The present study has several strengths. First, its design enabled standardized and systematic collection of clinical, laboratory, and echocardiographic data. However, several limitations should be acknowledged. Given the small number of women with irGDM, we could not perform a subgroup analysis. Another limitation was that we did not evaluate hemodynamic parameters, such as pulse and systolic and diastolic blood pressure, which may affect NT-proBNP levels.
Additionally, we did not evaluate the concentrations of other enzymes or components of the natriuretic pathway that might help explain the mechanisms underlying our findings, such as BNP, ANP, and cyclic guanosine monophosphate (cGMP).
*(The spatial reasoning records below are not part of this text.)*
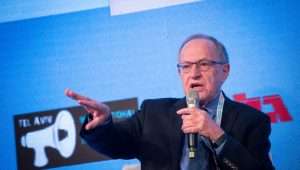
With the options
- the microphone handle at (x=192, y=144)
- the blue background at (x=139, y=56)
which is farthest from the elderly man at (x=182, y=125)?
the blue background at (x=139, y=56)

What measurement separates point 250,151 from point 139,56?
1126 millimetres

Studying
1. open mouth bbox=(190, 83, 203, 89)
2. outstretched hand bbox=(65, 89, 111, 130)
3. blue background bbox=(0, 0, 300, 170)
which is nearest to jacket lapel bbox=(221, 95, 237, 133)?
open mouth bbox=(190, 83, 203, 89)

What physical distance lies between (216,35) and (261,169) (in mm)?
1139

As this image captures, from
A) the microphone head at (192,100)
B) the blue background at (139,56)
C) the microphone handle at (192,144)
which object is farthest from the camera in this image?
the blue background at (139,56)

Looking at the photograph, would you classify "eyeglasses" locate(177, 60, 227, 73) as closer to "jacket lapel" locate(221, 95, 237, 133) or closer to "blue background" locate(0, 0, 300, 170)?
"jacket lapel" locate(221, 95, 237, 133)

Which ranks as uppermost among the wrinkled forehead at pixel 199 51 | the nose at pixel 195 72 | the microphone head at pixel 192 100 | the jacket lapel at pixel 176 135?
the wrinkled forehead at pixel 199 51

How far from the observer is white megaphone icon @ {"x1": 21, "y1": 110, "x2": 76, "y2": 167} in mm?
2650

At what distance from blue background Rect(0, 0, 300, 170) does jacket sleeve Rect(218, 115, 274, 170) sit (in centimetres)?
70

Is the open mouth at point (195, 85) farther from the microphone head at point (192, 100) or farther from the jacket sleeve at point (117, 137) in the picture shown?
the jacket sleeve at point (117, 137)

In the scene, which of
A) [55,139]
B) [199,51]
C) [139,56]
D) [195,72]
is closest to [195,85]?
[195,72]

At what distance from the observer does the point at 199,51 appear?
1940mm

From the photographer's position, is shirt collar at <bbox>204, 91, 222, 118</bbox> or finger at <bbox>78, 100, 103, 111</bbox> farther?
shirt collar at <bbox>204, 91, 222, 118</bbox>

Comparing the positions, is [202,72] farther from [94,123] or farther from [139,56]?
[139,56]

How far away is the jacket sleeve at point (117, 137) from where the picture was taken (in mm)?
1816
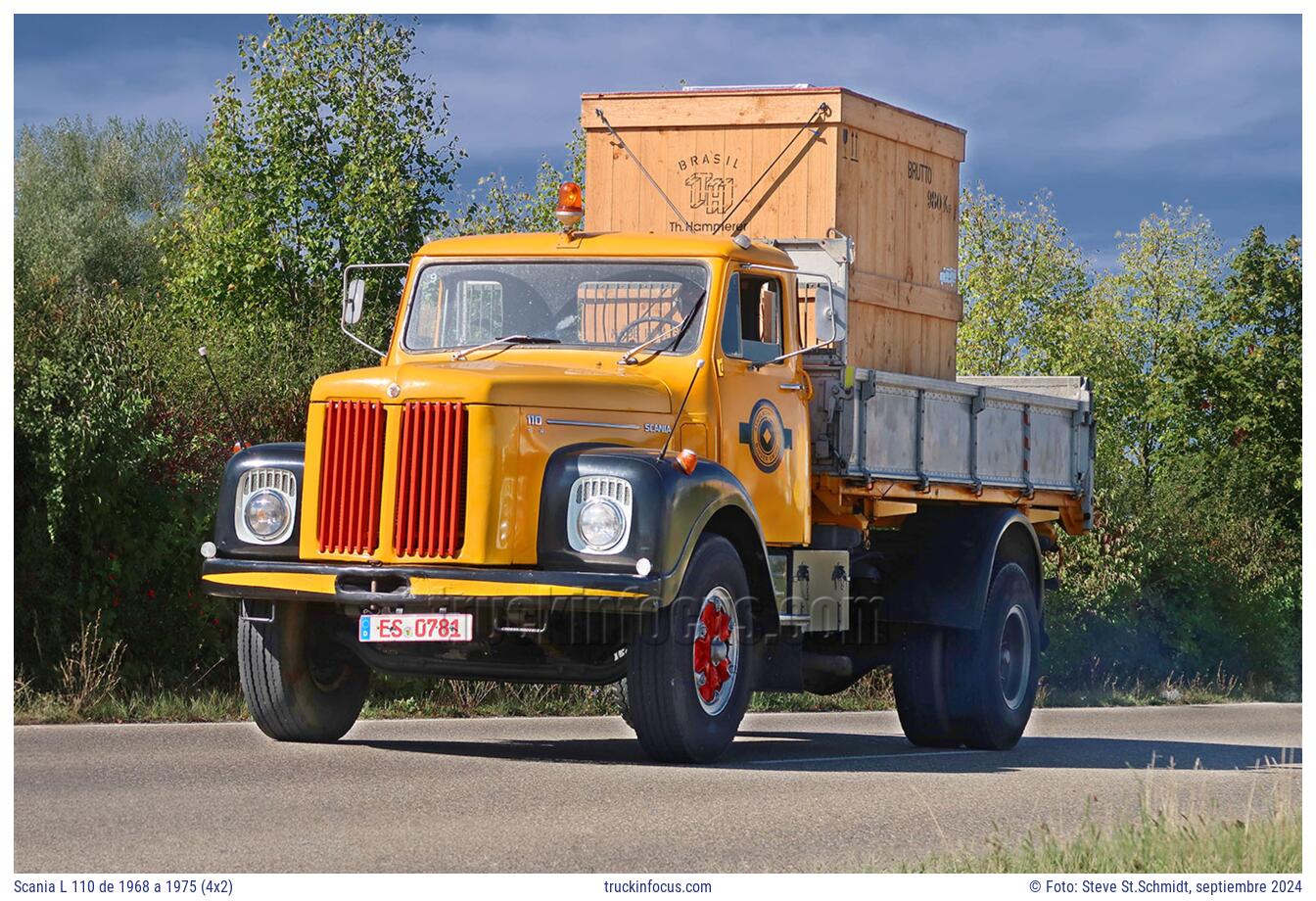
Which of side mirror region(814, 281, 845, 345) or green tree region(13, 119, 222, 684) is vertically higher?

These findings may serve as a basis for future studies involving larger cohorts, including women in the final month of pregnancy, when the risk of pregnancy-associated cardiomyopathy is particularly high.
Study Limitations
This study has certain limitations. First, the fact that the research was conducted at a single center and had a relatively small sample size (n = 51) may limit the generalizability of the findigs. Due to the cross-sectional design of the study, it is not possible to assess the cause-effect relationship and the temporal course of changes in NT-proBNP levels. Second, cardiac hemodynamic indicators such as heart rate, diastolic and systolic blood pressure were not examined in the pregnant women included in the study. Investigating these parameters could have helped to better understand the relationship between NT-proBNP levels and cardiac load. Finally, the number of GDM cases receiving insulin therapy was low (n = 5); therefore, subgroup analyses to evaluate the effect of insulin therapy on NT-proBNP could not be performed. Additionally, physical factors that could affect NT-proBNP levels, such as electrolyte balance, obesity level, and changes in plasma volume, were not controlled. Cardiac hemodynamic parameters (heart rate, systolic/diastolic blood pressure) were not evaluated. Other biomarkers in the natriuretic pathway, such as BNP, ANP, and cGMP, were not analyzed in the study.
CONCLUSION
In conclusion, NT-proBNP values did not differ between gestational and non-gestational pregnant women in the third trimester without cardiovascular disease. For this reason, our findings suggest that third-trimester NT-proBNP levels in women with uncomplicated GDM are not significantly different from those in healthy pregnant controls, indicating that GDM does not introduce additional bias in the cardiac evaluation of these patients.